1) Last week's earthquake--the biggest to hit Portland in 40 years--sent a rumble of excitement through local seismologists. The temblor registered an underwhelming 3.9 on the Richter Scale--too small to cause any damage, but big enough to jar the city's landowners out of their complacency.
2) Gay Boy Scouts won a symbolic victory when the board of United Way of the Columbia-Willamette, prodded by County Commissioner Maria Rojo de Steffey, decided to bar the scouts from any United Way money after July 2004--unless the group drops its straights-only pledge.
3) University of Portland women's soccer coach Clive Charles and his 2002 NCAA championship team were named Grand Marshals of next month's Rose Festival Grand Floral Parade. Charles, a rare ray of light in Portland's dismal sports landscape, reportedly beat out Simpsons creator Matt Groening for the marshal's baton.

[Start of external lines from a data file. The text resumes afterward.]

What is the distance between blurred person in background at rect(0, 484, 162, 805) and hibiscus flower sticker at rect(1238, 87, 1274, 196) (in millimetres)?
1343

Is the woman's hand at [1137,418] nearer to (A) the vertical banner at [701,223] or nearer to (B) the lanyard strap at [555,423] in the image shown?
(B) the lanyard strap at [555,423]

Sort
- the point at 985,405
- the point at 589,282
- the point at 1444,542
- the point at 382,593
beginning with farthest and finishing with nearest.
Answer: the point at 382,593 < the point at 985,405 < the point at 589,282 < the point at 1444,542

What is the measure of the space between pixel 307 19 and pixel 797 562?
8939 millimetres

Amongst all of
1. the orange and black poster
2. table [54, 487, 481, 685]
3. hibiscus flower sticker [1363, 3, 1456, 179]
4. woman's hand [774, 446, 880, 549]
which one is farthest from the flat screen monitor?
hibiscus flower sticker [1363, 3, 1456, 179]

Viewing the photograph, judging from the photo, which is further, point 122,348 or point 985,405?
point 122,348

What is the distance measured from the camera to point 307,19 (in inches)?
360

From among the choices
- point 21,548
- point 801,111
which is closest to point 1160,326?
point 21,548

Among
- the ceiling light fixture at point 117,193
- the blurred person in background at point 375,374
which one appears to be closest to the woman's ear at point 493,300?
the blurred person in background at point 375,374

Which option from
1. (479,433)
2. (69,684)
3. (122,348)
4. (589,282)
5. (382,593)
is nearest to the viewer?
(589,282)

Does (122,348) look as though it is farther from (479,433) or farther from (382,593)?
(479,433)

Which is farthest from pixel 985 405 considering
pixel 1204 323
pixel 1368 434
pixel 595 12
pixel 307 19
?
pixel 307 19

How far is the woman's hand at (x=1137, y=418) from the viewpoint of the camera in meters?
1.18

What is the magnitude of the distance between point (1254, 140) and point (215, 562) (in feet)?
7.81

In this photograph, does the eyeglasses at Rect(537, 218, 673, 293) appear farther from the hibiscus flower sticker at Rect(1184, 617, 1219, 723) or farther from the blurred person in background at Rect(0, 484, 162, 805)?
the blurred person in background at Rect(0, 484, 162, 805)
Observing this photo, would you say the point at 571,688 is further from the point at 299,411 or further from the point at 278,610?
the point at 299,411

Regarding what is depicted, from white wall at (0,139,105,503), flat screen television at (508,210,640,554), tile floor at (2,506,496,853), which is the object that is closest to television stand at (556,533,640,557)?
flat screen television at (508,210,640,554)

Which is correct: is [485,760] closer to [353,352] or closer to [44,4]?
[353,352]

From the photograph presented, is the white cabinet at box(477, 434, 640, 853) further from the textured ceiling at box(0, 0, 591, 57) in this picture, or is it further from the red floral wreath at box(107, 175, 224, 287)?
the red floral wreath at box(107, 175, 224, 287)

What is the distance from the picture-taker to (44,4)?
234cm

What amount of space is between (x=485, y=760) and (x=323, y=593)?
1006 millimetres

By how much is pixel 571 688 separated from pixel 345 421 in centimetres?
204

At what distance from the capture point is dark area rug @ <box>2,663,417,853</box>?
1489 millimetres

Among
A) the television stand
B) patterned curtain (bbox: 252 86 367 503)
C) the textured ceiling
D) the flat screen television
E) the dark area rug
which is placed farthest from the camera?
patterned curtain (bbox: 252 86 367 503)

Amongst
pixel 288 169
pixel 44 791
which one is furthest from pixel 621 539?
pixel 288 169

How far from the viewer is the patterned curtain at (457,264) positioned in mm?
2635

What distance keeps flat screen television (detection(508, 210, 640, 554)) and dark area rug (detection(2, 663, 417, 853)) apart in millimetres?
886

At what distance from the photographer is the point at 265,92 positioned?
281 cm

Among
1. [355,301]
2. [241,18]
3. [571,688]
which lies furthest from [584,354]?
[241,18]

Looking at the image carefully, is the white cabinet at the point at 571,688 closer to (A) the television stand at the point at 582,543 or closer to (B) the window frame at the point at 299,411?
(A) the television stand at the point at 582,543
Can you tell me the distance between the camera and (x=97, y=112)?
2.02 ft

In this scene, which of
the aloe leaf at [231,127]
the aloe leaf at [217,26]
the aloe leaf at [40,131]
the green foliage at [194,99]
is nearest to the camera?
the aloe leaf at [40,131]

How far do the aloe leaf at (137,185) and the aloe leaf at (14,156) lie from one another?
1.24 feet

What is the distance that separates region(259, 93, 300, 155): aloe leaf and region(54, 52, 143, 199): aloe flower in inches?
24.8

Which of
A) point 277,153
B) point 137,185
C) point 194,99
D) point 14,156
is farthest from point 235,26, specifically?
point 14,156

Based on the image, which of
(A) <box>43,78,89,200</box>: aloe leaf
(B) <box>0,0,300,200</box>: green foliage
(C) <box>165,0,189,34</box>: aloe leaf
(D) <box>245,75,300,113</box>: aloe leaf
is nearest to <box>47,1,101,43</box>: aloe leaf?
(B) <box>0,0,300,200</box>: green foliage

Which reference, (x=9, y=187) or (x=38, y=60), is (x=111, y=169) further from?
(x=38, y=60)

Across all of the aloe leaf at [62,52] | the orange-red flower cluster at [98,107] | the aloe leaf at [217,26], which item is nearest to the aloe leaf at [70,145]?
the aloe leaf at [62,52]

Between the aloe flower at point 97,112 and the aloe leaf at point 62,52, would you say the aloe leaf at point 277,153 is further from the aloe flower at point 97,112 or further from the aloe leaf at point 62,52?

1) The pressure mounted on Maher "Mike" Hawash, 38, the Intel software engineer arrested without charge March 20. After five weeks of silence, federal prosecutors finally accused Hawash of conspiring to aid al Qaeda and the Taliban. Hawash, a U.S. citizen born in Palestine, allegedly traveled to Hong Kong and China in October 2001, along with members of the so-called "Portland Six," in an effort to enter Afghanistan.
2) Enraged hunters and anglers cried fowl when they got wind of Gov. Ted Kulongoski's proposal to raise license fees and funnel the proceeds into--gasp!--education. The guv's plan would hike fees by a wallet-busting $10 per year and send $5 million to schools and other non-wildlife programs.
3) Portland's biggest 'burb earned its 15 minutes of fame when it was revealed that the unofficial deputy mayor of Baghdad, Gen. Jawdat al-Obeidi, until recently ran a limousine service in Beaverton. Unfortunately for our B-town brethren, al-Obeidi and his self-proclaimed boss were arrested by U.S. soldiers who lured them into a meeting with interim Iraq administrator Gen. Jay Garner.